Online seminar — ZOOM Meeting ID: 929 5714 7926 — Password: 084622 —

In three-dimensional space, elementary particles are divided between fermions and bosons according to the properties of symmetry of the wave function describing the state of the system when two particles are exchanged. When exchanging two fermions, the wave function acquires a phase pi. On the other hand, in the case of bosons, this phase is zero. This difference leads to deeply distinct collective behaviors between fermions, which tend to exclude themselves, and bosons which tend to bunch together.
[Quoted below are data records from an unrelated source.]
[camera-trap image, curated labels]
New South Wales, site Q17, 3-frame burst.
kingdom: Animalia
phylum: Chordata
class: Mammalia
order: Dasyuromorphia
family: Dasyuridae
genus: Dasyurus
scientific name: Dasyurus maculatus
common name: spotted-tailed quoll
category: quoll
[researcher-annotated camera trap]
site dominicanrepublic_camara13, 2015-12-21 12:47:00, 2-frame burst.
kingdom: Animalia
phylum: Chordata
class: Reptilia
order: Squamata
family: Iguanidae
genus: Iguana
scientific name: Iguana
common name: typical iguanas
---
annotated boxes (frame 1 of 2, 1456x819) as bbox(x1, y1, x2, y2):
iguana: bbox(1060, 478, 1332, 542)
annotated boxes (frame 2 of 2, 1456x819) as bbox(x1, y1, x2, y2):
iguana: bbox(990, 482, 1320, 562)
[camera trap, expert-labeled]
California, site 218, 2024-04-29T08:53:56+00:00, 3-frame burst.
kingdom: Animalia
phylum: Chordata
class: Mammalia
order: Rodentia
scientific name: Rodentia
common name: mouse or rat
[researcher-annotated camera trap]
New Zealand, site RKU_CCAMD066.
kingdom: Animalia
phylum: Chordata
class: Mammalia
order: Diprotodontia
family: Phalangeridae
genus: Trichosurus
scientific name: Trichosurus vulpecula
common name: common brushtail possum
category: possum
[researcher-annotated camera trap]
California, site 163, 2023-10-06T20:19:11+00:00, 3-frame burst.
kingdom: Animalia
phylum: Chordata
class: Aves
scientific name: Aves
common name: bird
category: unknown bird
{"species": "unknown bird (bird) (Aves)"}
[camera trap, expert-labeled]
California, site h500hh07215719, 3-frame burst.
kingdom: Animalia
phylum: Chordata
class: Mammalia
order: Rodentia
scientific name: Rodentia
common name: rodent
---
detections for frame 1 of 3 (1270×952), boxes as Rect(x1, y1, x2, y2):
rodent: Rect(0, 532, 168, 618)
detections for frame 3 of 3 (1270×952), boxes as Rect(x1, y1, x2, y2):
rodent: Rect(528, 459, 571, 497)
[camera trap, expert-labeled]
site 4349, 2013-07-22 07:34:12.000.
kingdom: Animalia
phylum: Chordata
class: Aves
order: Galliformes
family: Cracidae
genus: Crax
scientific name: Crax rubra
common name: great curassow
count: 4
The situation is different in two-dimensional systems which can host exotic quasiparticles, called anyons, which obey intermediate quantum statistics characterized by a phase varying between 0 and pi [1,2].

For example in the fractional quantum Hall regime, obtained by applying a strong magnetic field perpendicular to a two-dimensional electron gas, elementary excitations carry a fractional charge [3,4] and have been predicted to obey fractional statistics [1,2] with an exchange phase pi/m (where m is an odd integer). I will present how fractional statistics of anyons can be demonstrated in this system by implementing and studying anyon collisions at a beam-splitter [5]. The collisions are first studied in the low magnetic field regime, where the elementary excitations are electrons which obey the usual fermionic statistics. It leads to the observation of an antibunching effect in an electron collision: electrons systematically exit in two different arms of the beam-splitter. The observed result is completely different in the fractional quantum Hall regime. Fractional statistics lead to a suppression of the antibunching effect and quasiparticles tend to bunch together in larger packets of charge in a single output of the splitter. This effect leads to the observation of negative correlations of the current fluctuations [5] in perfect agreement with recent theoretical predictions [6].

[1] B. I. Halperin, Phys. Rev. Lett. 52, 1583–1586 (1984).

[2] D. Arovas, J. R. Schrieffer, F. Wilczek, Phys. Rev. Lett. 53, 722–723 (1984).

[3] R. de Picciotto et al., Nature 389, 162–164 (1997).

[4] L. Saminadayar, D. C. Glattli, Y. Jin, B. Etienne, Phys. Rev. Lett. 79, 2526–2529 (1997)

[5] H. Bartolomei, M. Kumar et al. Science 368, 173-177 (2020).

[6] B. Rosenow, I. P. Levkivskyi, B. I. Halperin, Phys. Rev. Lett. 116, 156802 (2016).